Gem. § 62 Abs. 1 Satz 1 SGB V (in der Fassung vom 26.03.2007) haben Versicherte während jedes Kalenderjahres nur Zuzahlungen bis zur Belastungsgrenze zu leisten; wird die Belastungsgrenze bereits innerhalb eines Kalenderjahres erreicht, hat die Krankenkasse eine Bescheinigung darüber zu erteilen, dass für den Rest des Kalenderjahres keine Zuzahlungen mehr zu leisten sind. Die Belastungsgrenze beträgt 2 vom Hundert der jährlichen Bruttoeinnahmen zum Lebensunterhalt; für chronisch Kranke, die wegen derselben schwerwiegenden Krankheit in Dauerbehandlung sind, beträgt sie 1 vom Hundert der jährlichen Bruttoeinnahmen zum Lebensunterhalt (§ 62 Abs. 1 Satz 2 SGB V a.F.).
Die Beklagte hat bei der Berechnung der Belastungsgrenze als Bruttoeinnahmen die von der Rentenversicherung für das Jahr 2011 gemeldete Bruttorente i.H.v. 259,98 € sowie die Zusatzrente des Klägers (AHV) i.H.v. 1.513 € herangezogen.
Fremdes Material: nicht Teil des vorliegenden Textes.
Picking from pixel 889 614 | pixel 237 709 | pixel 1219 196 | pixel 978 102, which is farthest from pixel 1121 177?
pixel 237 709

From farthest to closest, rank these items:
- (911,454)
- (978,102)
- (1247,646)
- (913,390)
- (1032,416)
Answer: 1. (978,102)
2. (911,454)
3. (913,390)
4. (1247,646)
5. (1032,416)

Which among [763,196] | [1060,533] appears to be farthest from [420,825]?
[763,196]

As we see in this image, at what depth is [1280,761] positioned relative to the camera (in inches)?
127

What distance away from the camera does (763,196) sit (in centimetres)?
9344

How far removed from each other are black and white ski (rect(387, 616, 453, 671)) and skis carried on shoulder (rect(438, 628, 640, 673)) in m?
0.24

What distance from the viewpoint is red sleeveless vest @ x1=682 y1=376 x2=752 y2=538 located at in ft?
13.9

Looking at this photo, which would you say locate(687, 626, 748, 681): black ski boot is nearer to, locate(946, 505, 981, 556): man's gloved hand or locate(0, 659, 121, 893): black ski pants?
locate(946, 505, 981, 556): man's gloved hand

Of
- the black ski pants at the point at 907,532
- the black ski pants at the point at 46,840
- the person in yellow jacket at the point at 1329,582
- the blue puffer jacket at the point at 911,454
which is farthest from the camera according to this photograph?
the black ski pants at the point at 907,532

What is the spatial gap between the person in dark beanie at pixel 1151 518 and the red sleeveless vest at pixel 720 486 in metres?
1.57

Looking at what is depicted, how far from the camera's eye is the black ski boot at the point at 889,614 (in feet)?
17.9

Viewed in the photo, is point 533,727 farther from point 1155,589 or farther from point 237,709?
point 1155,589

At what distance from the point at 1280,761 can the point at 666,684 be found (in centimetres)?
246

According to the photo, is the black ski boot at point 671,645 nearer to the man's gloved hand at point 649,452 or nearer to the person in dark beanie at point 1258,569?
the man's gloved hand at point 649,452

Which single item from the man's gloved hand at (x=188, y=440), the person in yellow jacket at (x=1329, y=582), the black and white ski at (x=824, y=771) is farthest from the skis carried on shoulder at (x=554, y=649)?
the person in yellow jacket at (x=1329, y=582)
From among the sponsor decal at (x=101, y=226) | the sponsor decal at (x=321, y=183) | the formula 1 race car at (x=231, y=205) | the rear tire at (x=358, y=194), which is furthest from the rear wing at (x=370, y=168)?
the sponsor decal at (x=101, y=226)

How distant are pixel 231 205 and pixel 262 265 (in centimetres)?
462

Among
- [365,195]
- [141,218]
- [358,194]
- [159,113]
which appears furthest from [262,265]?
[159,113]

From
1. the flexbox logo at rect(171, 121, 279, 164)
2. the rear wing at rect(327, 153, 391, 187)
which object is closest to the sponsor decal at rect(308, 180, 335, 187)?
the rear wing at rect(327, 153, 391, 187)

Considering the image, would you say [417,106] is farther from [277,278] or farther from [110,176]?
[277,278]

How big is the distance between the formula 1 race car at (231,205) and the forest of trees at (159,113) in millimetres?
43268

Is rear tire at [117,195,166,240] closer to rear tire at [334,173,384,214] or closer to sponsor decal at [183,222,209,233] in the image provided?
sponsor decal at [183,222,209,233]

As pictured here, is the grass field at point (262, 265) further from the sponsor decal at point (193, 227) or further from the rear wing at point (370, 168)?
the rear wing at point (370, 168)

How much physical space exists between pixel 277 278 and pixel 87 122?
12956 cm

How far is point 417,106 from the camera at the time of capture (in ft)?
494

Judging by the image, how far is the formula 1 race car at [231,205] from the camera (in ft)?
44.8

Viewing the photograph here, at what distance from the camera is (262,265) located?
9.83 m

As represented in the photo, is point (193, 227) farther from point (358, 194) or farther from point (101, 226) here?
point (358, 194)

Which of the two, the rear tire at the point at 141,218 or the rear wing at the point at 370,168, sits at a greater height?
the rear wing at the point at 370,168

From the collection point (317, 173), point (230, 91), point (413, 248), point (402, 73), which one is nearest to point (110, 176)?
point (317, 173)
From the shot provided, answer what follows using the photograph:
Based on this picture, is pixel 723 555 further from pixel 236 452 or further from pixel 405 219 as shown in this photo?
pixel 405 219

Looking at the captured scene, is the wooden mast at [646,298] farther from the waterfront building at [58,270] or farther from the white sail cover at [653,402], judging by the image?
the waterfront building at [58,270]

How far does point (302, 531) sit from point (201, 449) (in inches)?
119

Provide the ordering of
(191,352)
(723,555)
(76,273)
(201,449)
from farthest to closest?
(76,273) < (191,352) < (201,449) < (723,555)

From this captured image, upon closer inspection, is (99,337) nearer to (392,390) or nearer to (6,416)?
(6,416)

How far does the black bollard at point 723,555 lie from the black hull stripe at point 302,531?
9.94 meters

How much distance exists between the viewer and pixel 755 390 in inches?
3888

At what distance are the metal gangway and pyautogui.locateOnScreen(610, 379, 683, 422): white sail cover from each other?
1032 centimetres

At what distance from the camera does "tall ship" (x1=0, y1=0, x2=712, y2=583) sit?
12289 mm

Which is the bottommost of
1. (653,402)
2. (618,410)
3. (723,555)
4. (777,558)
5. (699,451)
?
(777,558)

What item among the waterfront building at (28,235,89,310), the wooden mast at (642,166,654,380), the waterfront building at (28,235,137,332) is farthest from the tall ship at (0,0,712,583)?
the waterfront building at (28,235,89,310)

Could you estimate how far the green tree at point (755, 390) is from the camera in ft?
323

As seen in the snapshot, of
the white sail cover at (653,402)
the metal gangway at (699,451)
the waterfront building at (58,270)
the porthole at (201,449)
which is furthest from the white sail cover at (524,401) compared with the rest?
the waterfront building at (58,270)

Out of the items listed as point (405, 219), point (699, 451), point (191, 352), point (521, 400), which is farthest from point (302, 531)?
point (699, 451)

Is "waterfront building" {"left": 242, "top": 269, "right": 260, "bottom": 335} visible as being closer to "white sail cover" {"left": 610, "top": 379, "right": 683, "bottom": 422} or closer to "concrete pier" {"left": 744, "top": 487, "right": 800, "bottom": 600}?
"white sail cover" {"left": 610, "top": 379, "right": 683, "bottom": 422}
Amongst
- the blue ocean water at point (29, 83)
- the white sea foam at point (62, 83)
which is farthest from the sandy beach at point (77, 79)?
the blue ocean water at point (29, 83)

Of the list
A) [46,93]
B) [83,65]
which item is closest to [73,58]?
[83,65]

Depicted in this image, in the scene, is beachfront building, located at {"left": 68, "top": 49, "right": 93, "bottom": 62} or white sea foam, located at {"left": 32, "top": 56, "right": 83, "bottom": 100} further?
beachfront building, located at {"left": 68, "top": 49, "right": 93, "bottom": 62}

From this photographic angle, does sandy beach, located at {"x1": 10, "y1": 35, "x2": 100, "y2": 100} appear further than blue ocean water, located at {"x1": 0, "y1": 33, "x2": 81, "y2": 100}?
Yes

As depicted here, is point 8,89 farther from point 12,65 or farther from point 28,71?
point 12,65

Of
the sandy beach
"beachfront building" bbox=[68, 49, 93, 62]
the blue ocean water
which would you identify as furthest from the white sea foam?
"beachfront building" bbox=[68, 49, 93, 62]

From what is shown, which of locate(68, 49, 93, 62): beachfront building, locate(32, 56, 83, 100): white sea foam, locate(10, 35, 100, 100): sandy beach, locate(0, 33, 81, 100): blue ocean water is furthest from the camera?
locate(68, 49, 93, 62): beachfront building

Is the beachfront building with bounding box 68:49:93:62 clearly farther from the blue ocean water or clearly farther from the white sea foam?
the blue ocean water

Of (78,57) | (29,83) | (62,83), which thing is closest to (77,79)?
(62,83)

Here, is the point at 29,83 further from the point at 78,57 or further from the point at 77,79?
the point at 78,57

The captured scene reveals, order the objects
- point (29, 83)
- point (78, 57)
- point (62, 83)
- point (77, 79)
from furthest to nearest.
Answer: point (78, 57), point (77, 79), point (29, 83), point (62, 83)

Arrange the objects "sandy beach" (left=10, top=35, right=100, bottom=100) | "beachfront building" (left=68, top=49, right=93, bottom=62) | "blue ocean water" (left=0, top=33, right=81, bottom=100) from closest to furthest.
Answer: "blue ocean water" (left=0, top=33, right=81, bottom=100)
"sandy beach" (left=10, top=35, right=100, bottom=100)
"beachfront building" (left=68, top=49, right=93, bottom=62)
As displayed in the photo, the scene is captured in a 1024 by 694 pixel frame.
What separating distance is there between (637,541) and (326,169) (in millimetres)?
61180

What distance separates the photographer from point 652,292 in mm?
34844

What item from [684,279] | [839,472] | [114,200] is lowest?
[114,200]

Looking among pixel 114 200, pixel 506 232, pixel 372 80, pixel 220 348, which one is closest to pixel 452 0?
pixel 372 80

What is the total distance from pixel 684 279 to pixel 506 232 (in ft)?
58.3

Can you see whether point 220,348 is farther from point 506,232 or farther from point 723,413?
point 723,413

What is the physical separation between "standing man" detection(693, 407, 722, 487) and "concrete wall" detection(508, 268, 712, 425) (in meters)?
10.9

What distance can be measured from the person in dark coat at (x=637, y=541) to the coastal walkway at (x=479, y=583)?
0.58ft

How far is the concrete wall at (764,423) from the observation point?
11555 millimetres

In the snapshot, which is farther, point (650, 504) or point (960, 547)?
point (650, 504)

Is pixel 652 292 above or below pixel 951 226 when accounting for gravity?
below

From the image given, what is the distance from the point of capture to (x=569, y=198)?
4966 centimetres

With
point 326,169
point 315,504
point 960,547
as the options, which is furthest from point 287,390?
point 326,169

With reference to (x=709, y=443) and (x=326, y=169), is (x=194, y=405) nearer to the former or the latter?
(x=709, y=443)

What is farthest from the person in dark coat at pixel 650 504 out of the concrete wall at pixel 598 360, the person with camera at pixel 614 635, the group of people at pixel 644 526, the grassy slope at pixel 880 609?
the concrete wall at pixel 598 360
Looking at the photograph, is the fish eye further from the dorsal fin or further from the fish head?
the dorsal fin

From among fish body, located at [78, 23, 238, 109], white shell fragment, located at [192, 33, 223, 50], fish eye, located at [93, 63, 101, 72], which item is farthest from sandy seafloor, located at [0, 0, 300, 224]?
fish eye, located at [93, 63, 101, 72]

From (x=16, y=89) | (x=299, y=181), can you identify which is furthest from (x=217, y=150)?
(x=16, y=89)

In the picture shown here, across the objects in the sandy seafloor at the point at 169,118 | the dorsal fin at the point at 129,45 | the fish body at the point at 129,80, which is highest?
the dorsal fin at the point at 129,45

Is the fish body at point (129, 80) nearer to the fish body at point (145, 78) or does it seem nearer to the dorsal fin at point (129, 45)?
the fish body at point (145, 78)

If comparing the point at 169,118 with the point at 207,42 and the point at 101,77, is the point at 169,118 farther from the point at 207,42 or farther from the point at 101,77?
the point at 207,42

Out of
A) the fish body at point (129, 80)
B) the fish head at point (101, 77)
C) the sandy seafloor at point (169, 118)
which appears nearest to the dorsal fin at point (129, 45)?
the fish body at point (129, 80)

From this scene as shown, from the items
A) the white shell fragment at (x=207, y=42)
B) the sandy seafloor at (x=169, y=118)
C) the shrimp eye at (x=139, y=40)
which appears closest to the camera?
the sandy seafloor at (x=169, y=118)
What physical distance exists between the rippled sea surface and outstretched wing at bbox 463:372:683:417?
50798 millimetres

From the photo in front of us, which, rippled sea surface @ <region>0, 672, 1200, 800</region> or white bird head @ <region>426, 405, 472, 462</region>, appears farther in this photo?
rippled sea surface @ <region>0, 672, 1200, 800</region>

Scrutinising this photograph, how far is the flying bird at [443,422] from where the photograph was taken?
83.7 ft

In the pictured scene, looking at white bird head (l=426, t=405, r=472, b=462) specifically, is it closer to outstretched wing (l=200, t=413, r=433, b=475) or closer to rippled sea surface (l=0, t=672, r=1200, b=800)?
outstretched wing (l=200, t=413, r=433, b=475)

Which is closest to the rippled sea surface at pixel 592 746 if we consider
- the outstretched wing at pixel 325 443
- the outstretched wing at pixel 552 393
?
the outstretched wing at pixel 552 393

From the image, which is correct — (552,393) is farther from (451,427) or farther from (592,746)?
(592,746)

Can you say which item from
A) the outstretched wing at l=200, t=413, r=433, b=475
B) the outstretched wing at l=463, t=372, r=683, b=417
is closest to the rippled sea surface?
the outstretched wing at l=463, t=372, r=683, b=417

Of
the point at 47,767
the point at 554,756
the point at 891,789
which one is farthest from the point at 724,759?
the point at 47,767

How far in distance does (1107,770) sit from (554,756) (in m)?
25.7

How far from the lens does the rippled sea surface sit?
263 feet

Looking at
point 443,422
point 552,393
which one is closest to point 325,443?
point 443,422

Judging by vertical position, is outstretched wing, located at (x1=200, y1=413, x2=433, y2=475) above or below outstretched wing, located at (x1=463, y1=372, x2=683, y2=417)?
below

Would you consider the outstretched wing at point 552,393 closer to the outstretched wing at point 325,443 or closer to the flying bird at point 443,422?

Maßgeblicher Referenzzeitraum für die Bruttoeinnahmen des Klägers ist das Kalenderjahr, für das die Belastungsgrenze zu berechnen ist. (Gerlach in: Hauck/Noftz, SGB V, Stand 10/2014, § 62 Rn. 60).
Anhaltspunkte für eine fehlerhafte Berechnung sind nicht erkennbar; insbesondere hat der Kläger nicht nachgewiesen, dass seine Bruttoeinnahmen im Jahr 2011 lediglich 1.720,00 € betragen haben.
b. Der Kläger hat keinen Anspruch auf Erstattung weiterer Zuzahlungen für das Jahr 2011. Die Beklagte hat zutreffend Zuzahlungen i.H.v. 56,74 € anerkannt (vgl. Schriftsatz vom 16.11.2011) und dem Kläger den die Belastungsgrenze von 17,73 € übersteigenden Betrag erstattet.
Zutreffend hat die Beklagte einzelne Zahlungen des Klägers nicht als erstattungsfähige Zuzahlungen anerkannt. Bei dem am 27.04.2011 erworbenen Kompressionswadenstrumpf betrug der vom Kläger zu tragende Mehrpreis lt. Rechnung 12,00 €. Dieser Betrag ist ebenso wie 0,56 € in Zusammenhang mit dem Erwerb des Arzneimittels Furadantin Retard 50 mg am 29.08.2011 wegen Festbetragsüberschreitung nicht erstattungsfähig. Das Arzneimittel Magnesium Sandoz Extra wurde lt. Quittung vom 29.08.2011 (i.H.v. 7,95 €) ohne Rezept, d.h. ohne ärztliche Verordnung, erworben.
Weitere geleistete Zuzahlungen hat der Kläger nicht geltend gemacht.
Die Kostenentscheidung beruht auf §§ 183,193 SGG. Dabei war auch zu berücksichtigen, dass die wegen der Befreiung und Rückerstattung von Zuzahlungen über der Belastungsgrenze für das Jahr 2011 ursprünglich erhobene Untätigkeitsklage unzulässig gewesen war.